**PAGE EXTRACT**
This, more than anything, is what I hoped to achieve when I sought the Presidency. This, more than anything, is what I hope will be my legacy to you, to our country, as I leave the Presidency.

To have served in this office is to have felt a very personal sense of kinship with each and every American. In leaving it, I do so with this prayer: May God's grace be with you in all the days ahead.

Note: The following day, as he prepared to depart the White House by helicopter and head for San Clemente with his family, Nixon made the following impromptu farewell speech to the White House staff:

I think the record should show that this is one of those spontaneous things that we always arrange whenever the President comes in to speak, and it will be so reported in the press, and we don't mind, because they have to call it as they see it.

But on our part, believe me, it is spontaneous.

You are here to say goodbye to us, and we don't have a good word for it in English -- the best is au revoir. We'll see you again.

I just met with the members of the White House staff, you know, those who serve here in the White House day in and day out, and I asked them to do what I ask all of you to do to the extent that you can and, of course, are requested to do so: to serve our next President as you have served me and previous Presidents -- because many of you have been here for many years -- with devotion and dedication, because this office, great as it is, can only be as great as the men and women who work for and with the President.

This house, for example -- I was thinking of it as we walked down this hall, and I was comparing it to some of the great houses of the world that I have been in. This isn't the biggest house. Many, and most, in even smaller countries, are much bigger. This isn't the finest house. Many in Europe, particularly, and in China, Asia, have paintings of great, great value, things that we just don't have here and, probably, will never have until we are 1,000 years old or older.

**DATA RECORDS**
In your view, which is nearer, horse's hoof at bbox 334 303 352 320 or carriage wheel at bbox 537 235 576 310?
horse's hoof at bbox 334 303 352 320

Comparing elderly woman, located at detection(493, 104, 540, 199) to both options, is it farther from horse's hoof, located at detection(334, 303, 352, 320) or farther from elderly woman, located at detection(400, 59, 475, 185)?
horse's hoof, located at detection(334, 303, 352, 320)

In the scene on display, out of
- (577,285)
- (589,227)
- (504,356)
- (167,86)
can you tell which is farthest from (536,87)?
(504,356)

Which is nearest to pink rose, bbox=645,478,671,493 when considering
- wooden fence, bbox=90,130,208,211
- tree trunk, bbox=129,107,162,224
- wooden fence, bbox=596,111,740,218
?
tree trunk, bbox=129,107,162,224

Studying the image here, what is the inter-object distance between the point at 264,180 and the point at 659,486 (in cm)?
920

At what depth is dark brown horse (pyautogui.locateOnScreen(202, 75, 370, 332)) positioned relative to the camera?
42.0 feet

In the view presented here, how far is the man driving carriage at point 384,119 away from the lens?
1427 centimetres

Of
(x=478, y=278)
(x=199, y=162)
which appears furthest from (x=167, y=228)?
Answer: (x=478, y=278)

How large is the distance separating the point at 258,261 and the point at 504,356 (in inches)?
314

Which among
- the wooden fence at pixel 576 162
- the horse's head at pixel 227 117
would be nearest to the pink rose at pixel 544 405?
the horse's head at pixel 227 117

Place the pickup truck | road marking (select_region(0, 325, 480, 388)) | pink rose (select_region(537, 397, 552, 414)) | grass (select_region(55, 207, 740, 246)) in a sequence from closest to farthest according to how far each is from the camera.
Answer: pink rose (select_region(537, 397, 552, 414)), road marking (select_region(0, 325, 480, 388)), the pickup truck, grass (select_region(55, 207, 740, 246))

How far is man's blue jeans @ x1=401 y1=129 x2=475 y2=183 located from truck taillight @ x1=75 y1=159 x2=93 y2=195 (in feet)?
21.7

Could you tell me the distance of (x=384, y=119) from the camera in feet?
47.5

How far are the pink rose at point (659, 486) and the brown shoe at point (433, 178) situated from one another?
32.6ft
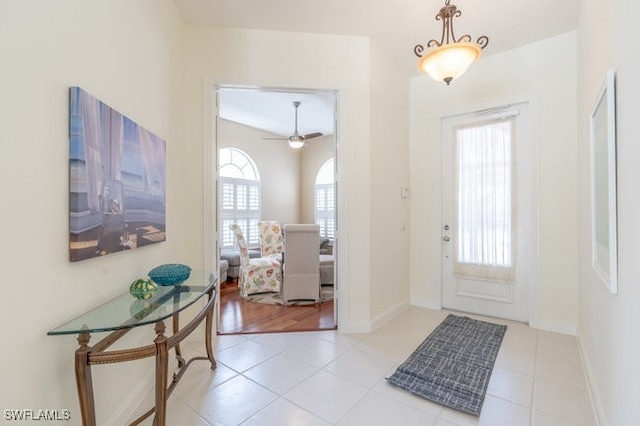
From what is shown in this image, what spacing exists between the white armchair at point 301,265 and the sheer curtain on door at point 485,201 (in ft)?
5.85

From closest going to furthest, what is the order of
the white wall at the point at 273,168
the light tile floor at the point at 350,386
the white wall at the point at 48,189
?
the white wall at the point at 48,189 < the light tile floor at the point at 350,386 < the white wall at the point at 273,168

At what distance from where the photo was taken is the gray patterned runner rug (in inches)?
76.5

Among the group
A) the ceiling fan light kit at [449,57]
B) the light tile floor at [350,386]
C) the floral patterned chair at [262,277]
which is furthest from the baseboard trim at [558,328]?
the floral patterned chair at [262,277]

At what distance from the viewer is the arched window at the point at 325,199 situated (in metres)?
7.22

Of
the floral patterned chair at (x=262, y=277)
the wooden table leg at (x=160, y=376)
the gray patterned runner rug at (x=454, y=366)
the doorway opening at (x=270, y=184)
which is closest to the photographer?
the wooden table leg at (x=160, y=376)

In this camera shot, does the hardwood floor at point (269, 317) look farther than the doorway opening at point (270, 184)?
No

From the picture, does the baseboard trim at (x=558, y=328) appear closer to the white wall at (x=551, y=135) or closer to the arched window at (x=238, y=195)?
the white wall at (x=551, y=135)

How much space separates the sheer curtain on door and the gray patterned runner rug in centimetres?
66

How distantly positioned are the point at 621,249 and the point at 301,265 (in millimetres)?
3154

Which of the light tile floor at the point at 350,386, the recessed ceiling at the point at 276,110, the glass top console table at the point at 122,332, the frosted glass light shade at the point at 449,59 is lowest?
the light tile floor at the point at 350,386

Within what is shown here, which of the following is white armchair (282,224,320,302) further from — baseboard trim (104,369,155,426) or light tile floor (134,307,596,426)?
baseboard trim (104,369,155,426)

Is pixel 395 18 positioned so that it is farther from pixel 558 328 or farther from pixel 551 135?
pixel 558 328

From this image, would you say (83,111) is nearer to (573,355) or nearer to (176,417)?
(176,417)

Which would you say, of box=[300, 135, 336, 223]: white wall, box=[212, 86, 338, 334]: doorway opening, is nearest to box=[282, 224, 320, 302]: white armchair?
box=[212, 86, 338, 334]: doorway opening
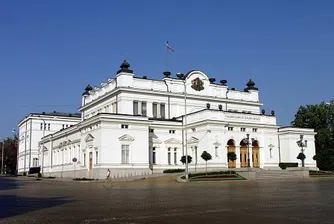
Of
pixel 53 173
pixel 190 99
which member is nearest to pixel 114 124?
pixel 190 99

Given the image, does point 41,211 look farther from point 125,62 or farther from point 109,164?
point 125,62

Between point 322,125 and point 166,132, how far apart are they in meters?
40.9

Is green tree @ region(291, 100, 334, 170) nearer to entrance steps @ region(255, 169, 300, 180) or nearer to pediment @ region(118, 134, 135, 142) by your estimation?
entrance steps @ region(255, 169, 300, 180)

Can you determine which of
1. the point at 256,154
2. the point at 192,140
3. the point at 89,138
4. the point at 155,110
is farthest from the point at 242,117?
the point at 89,138

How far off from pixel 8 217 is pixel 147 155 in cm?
3926

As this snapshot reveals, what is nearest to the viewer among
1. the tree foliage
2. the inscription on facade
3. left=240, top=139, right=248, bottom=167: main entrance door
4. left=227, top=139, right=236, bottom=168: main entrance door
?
left=227, top=139, right=236, bottom=168: main entrance door

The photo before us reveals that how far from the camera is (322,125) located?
8119cm

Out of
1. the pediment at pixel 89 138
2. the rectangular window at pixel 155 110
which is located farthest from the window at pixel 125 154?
the rectangular window at pixel 155 110

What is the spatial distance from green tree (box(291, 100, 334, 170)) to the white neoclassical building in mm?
9909

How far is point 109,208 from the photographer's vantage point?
645 inches

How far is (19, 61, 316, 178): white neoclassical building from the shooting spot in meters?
50.8

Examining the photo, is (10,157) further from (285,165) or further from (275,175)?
(275,175)

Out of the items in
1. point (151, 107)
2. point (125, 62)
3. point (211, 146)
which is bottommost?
point (211, 146)

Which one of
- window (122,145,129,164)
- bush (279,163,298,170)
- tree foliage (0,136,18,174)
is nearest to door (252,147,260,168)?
bush (279,163,298,170)
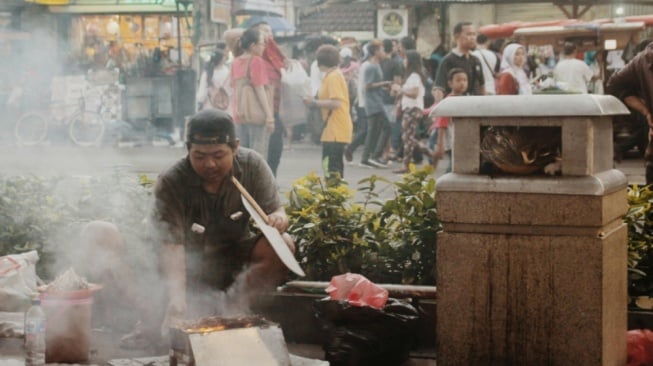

**EXERCISES TO COMPLETE**
A. Name every place that the Nixon farewell text mentions.
B. In the Nixon farewell text, why does Nixon ask the staff to serve the next President with devotion and dedication?
C. Answer these from the Nixon farewell text:
(i) How did Nixon leave the White House, and where was he heading?
(ii) Which expression does he offer as the best way to say goodbye?
(iii) What prayer does he make as he leaves the office?

**TASK RESPONSES**
A. White House, San Clemente, Europe, China, Asia

B. He says that the office, great as it is, can only be as great as the men and women who work for and with the President.

C.
(i) He left by helicopter and headed for San Clemente with his family.
(ii) "Au revoir"
(iii) "May God's grace be with you in all the days ahead."